● Exercise 1: In the case summary, what are the payments made under the Coronavirus Job Retention Scheme commonly known as?
● Exercise 2: Reproduce word for word the part of the case summary that opens with the words containing "High Court clarifies" and closes with "the respective policies.".

● Document excerpt:
-------------------------

High Court clarifies key issues in business interruption insurance policies amidst COVID-19 in Gatwick Investment Limited & Ors v Liberty Mutual Insurance Europe SE

Citation: [2024] EWHC 124 (Comm)
Judgment on

Introduction

In the high-profile case of Gatwick Investment Limited & Ors v Liberty Mutual Insurance Europe SE and related claims, the High Court of Justice grappled with several intricate issues rooted in business interruption insurance policies. Central to the dispute was the interpretation of specific policy components in the wake of the unprecedented COVID-19 pandemic. The court delivered an extensive judgment, elucidating the application of legal principles to a set of preliminary issues that are pivotal to the determination of coverage under the respective policies.

Key Facts

The case involved various claimants, including hotel, entertainment, and retail owners, who sought indemnities under their business interruption insurance policies following government-imposed restrictions due to COVID-19. These restrictions aimed to control the spread of the virus effectively stopped or limited the operations of the claimants’ businesses, leading to significant losses. The crux of the disputes centered around the interpretation of clauses regarding the “action by the Police or any other Statutory Authority,” the application of policy limits, and the treatment of government grants received under the Coronavirus Job Retention Scheme (CJRS), commonly known as furlough payments.

The court applied established principles of contract interpretation, stating that the objective is to discern what a reasonable person, privy to the context known to the parties, would have understood the terms to mean. In this vein, the court followed earlier decisions by other Commercial Court judges where the issues presented were materially identical, highlighting the importance of judicial comity and consistency in applying legal principles.

The judgment addressed the meaning of “action by the Police or any other Statutory Authority,” where it was determined that the government’s lockdown regulations fell within the ambit of actions by a “Statutory Authority.” The court also clarified the interpretation of policy limits, finding that each claim under the composite policies of the claimants had access to the full limit, rather than an aggregated cap for all insureds. Furthermore, the ruling delineated that business interruption indemnity limits were to be applied based on “any one occurrence,” as dictated by the defined terms of the respective policies, rather than on an annual aggregate basis unless expressly stated otherwise.

Regarding the CJRS payments, the court decided that these amounts should indeed be accounted for under the policies’ “savings” clauses, aligning with the principle that insurance contracts are meant to indemnify not overindemnify. This decision affirmed that these payments reduced the costs to the business covered by the indemnity.

-------------------------

● Data entries:
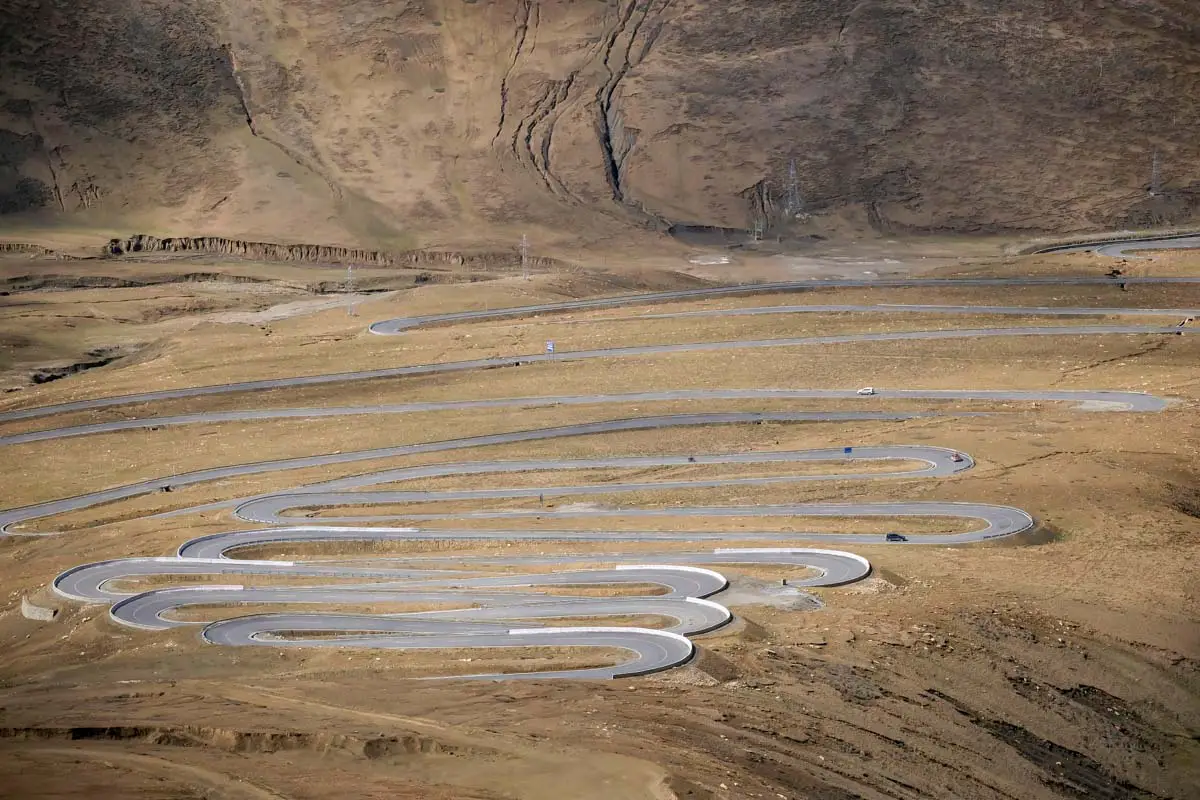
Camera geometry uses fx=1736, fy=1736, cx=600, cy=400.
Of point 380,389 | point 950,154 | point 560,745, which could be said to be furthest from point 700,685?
point 950,154

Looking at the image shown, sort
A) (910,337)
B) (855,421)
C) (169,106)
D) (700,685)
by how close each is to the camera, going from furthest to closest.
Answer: (169,106) → (910,337) → (855,421) → (700,685)

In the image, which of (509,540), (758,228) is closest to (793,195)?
(758,228)

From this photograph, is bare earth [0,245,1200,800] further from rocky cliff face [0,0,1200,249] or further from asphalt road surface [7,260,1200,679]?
rocky cliff face [0,0,1200,249]

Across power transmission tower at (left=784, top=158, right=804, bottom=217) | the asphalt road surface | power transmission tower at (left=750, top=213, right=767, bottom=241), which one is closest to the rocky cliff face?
power transmission tower at (left=784, top=158, right=804, bottom=217)

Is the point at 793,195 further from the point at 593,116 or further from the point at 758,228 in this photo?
the point at 593,116

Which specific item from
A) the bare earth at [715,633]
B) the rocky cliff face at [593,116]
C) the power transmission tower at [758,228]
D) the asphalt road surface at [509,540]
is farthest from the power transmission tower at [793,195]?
the asphalt road surface at [509,540]

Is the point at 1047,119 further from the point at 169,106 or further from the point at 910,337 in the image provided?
the point at 169,106
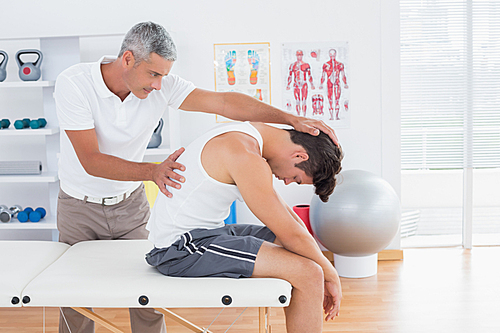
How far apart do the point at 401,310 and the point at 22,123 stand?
252cm

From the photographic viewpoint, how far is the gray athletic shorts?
57.1 inches

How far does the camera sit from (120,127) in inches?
72.1

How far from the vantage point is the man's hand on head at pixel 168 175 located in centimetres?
150

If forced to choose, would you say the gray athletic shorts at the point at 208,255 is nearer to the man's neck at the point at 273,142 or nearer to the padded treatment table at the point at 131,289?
the padded treatment table at the point at 131,289

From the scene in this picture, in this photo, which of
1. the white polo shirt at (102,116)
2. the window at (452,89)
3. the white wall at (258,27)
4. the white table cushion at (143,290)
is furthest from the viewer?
the window at (452,89)

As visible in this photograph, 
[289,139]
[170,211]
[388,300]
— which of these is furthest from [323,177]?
[388,300]

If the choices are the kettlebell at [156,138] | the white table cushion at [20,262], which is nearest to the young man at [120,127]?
the white table cushion at [20,262]

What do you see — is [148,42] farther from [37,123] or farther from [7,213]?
[7,213]

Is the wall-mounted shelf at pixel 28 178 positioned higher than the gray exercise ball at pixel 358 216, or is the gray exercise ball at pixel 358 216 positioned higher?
the wall-mounted shelf at pixel 28 178

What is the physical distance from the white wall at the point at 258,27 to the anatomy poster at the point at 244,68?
0.04 metres

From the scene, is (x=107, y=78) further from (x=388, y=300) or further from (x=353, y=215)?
(x=388, y=300)

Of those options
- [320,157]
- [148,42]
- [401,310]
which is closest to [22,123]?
[148,42]

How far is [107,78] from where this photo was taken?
5.90 feet

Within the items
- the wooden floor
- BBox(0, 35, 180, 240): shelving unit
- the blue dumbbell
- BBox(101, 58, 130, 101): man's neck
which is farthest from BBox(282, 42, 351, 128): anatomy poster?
the blue dumbbell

-------------------------

● Exercise answer 1: Furlough payments.

● Exercise answer 2:
High Court clarifies key issues in business interruption insurance policies amidst COVID-19 in Gatwick Investment Limited & Ors v Liberty Mutual Insurance Europe SE

Citation: [2024] EWHC 124 (Comm)
Judgment on

Introduction

In the high-profile case of Gatwick Investment Limited & Ors v Liberty Mutual Insurance Europe SE and related claims, the High Court of Justice grappled with several intricate issues rooted in business interruption insurance policies. Central to the dispute was the interpretation of specific policy components in the wake of the unprecedented COVID-19 pandemic. The court delivered an extensive judgment, elucidating the application of legal principles to a set of preliminary issues that are pivotal to the determination of coverage under the respective policies.